* [Passage provided]
After the legal proceedings in the Guerra case, Feit was sent to Assumption Abbey, a Trappist monastery in Missouri. An abbot there told monk Dale Tacheny that Feit had killed someone and he asked Tacheny to counsel Feit for a few months and to determine whether Feit had the disposition to become a monk. In recent years, Tacheny has said that Feit confessed to sexually molesting and murdering a young woman. Tacheny said that it was not his job to judge Feit at the time, so Feit's confession went unreported to authorities for many years.

Feit did not feel comfortable with the monastic lifestyle at Assumption Abbey. He was sent to Jemez Springs, New Mexico, to a treatment retreat for troubled priests run by the Servants of the Paraclete. Feit joined the order as a staff member and worked his way into a supervisory role at the center. Father James Porter came to the center after he was known to have begun molesting children in the 1960s, and Feit cleared him for placement in another parish. Porter was later defrocked and imprisoned after abusing as many as 100 children. Feit left the priesthood in the 1970s. He got married, moved to the Phoenix area, and had three children.

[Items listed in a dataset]
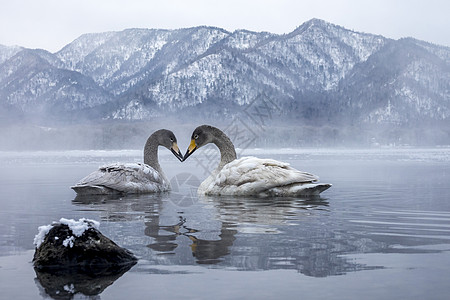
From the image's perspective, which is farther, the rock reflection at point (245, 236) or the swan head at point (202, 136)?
the swan head at point (202, 136)

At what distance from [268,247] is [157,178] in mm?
8691

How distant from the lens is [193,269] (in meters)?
5.51

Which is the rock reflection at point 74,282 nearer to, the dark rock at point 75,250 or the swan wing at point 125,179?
the dark rock at point 75,250

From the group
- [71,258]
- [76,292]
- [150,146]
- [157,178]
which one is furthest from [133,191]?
[76,292]

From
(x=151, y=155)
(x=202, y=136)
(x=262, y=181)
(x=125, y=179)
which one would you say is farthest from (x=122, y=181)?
(x=262, y=181)

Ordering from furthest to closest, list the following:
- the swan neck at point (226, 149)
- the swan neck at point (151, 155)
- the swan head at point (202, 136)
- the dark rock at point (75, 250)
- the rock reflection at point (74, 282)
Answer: the swan neck at point (151, 155), the swan head at point (202, 136), the swan neck at point (226, 149), the dark rock at point (75, 250), the rock reflection at point (74, 282)

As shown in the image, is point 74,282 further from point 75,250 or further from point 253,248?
point 253,248

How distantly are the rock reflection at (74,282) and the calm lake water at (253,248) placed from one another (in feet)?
0.04

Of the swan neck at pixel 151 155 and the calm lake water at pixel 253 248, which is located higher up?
the swan neck at pixel 151 155

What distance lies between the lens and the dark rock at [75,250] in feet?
18.6

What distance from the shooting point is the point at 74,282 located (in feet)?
16.8

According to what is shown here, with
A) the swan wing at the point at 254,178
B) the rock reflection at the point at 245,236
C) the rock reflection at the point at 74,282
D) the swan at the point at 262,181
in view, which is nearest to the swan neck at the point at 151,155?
the swan at the point at 262,181

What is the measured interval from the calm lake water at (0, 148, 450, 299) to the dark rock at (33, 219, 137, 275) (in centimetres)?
23

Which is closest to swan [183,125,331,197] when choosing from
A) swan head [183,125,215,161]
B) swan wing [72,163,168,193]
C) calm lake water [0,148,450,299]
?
calm lake water [0,148,450,299]
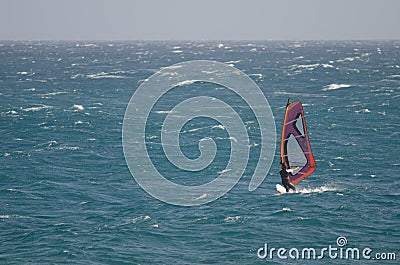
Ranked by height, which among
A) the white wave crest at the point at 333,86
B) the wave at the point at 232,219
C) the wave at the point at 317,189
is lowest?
the wave at the point at 232,219

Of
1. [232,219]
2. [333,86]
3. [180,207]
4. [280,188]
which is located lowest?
[232,219]

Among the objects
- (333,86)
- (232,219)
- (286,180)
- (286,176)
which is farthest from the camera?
(333,86)

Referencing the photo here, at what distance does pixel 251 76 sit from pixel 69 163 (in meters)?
105

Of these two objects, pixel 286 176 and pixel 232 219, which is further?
pixel 286 176

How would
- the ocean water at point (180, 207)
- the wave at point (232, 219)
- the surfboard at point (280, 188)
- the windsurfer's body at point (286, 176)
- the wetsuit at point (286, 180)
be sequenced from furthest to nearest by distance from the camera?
1. the surfboard at point (280, 188)
2. the wetsuit at point (286, 180)
3. the windsurfer's body at point (286, 176)
4. the wave at point (232, 219)
5. the ocean water at point (180, 207)

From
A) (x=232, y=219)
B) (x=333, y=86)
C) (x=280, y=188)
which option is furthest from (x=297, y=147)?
(x=333, y=86)

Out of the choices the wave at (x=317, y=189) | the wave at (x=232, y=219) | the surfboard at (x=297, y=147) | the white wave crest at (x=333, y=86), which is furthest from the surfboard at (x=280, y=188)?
the white wave crest at (x=333, y=86)

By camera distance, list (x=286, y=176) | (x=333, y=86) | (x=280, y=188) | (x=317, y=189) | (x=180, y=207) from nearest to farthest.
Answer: (x=286, y=176) → (x=180, y=207) → (x=280, y=188) → (x=317, y=189) → (x=333, y=86)

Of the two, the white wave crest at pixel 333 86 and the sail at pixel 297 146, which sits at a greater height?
the white wave crest at pixel 333 86

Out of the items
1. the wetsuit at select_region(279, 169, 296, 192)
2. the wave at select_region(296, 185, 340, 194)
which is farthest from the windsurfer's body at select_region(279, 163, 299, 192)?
the wave at select_region(296, 185, 340, 194)

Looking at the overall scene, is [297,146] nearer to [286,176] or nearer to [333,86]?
[286,176]

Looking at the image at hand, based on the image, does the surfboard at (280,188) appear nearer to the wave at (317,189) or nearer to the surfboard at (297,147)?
the wave at (317,189)

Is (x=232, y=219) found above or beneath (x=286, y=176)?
beneath

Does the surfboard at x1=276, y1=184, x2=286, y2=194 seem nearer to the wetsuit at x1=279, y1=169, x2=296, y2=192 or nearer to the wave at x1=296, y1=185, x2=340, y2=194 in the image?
the wetsuit at x1=279, y1=169, x2=296, y2=192
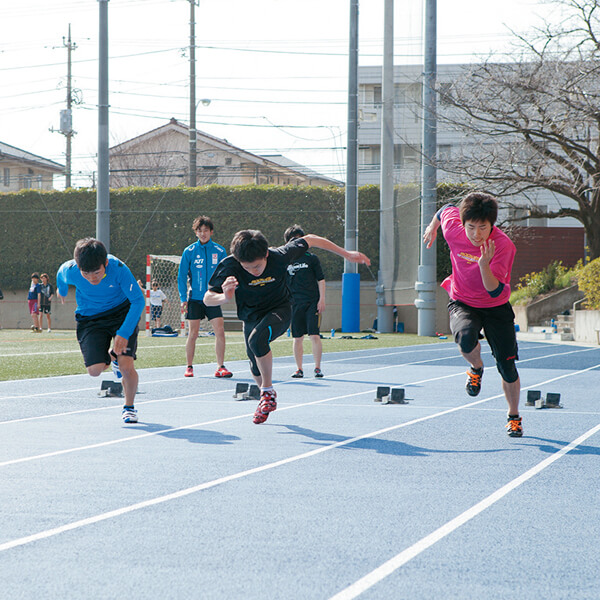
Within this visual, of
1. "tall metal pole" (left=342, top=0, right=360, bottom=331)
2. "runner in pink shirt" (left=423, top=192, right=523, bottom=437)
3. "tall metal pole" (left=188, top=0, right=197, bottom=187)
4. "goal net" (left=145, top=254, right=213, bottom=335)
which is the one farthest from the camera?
"tall metal pole" (left=188, top=0, right=197, bottom=187)

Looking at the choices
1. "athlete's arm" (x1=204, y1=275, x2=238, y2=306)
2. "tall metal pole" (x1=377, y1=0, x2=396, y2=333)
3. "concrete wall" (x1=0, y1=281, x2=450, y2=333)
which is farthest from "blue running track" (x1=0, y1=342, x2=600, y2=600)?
"concrete wall" (x1=0, y1=281, x2=450, y2=333)

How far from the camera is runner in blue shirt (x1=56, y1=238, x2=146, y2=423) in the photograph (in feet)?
23.4

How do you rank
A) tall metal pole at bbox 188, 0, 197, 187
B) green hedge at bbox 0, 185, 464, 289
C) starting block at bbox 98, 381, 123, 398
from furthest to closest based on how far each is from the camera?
tall metal pole at bbox 188, 0, 197, 187
green hedge at bbox 0, 185, 464, 289
starting block at bbox 98, 381, 123, 398

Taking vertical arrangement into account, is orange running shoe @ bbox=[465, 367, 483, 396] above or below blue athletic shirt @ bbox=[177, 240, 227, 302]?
below

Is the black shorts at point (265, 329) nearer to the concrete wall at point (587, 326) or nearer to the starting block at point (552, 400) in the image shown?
the starting block at point (552, 400)

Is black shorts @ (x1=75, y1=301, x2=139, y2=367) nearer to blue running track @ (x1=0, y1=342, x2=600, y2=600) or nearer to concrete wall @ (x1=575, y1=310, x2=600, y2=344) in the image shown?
blue running track @ (x1=0, y1=342, x2=600, y2=600)

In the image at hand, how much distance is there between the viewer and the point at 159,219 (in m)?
35.1

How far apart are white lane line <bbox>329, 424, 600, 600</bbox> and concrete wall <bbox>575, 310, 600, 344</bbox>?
1753 cm

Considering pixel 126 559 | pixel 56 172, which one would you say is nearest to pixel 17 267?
pixel 56 172

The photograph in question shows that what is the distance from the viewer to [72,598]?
3.16m

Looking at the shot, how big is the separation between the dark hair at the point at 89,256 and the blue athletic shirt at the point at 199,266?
468 cm

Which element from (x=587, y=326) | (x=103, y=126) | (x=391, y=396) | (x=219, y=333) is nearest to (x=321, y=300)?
(x=219, y=333)

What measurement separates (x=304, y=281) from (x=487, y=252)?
18.6 ft

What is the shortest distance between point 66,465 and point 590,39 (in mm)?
21774
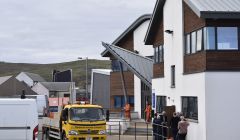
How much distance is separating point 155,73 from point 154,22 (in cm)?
341

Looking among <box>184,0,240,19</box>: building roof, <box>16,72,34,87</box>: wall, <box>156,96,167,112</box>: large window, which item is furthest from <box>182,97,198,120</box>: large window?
<box>16,72,34,87</box>: wall

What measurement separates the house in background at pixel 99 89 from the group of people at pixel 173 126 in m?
36.2

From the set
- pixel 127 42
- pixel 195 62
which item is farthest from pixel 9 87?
pixel 195 62

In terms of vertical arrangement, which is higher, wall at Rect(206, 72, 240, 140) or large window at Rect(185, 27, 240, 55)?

* [To do]
(1) In the passage about Feit, where did Feit move after he got married?
(2) Write what comes next in the passage about Feit, starting after its last sentence.

* [Answers to the tasks]
(1) The Phoenix area.

(2)
In 2002, thinking that the Garza murder had taken place in San Antonio because Feit had trained there, Tacheny called authorities in that city and said that he could no longer keep the secret of Feit's confession. The investigation into Garza's death was reopened that year. Texas Rangers investigator Rudy Jaramillo contacted Father Joseph O'Brien, a priest who worked with Feit at the time of the Garza murder. O'Brien told a television program in 2000 that he did not know anything about Garza's death. He softened with Jaramillo, first telling the investigator that he had suspected Feit at the time, then admitting that Feit had confessed shortly after the murder. In August 2002, the polygraph examiner who tested Fait in 1960 said that he questioned the reported results. Feit had been said to have passed his polygraph and documentation was later amended to show that the results were inconclusive, but the examiner felt that Feit had failed the test.

Rene Guerra served as district attorney in Hidalgo County from the 1980s until 2014. Guerra elected not to bring the case before a grand jury until 2004. Tacheny, O'Brien and Feit did not receive subpoenas in the case, and the grand jury declined to indict Feit. O'Brien died in 2005. Guerra was reluctant to revisit the case, saying that the early police investigation had been shoddy, that O'Brien was suffering from dementia when he was questioned, and that there was no physical evidence. He said that Jaramillo had inappropriately fed Tacheny the location of the murder after the monk mistakenly said it occurred in San Antonio. Guerra angered Garza's family by asking, "Why would anyone be haunted by her death? She died. Her killer got away."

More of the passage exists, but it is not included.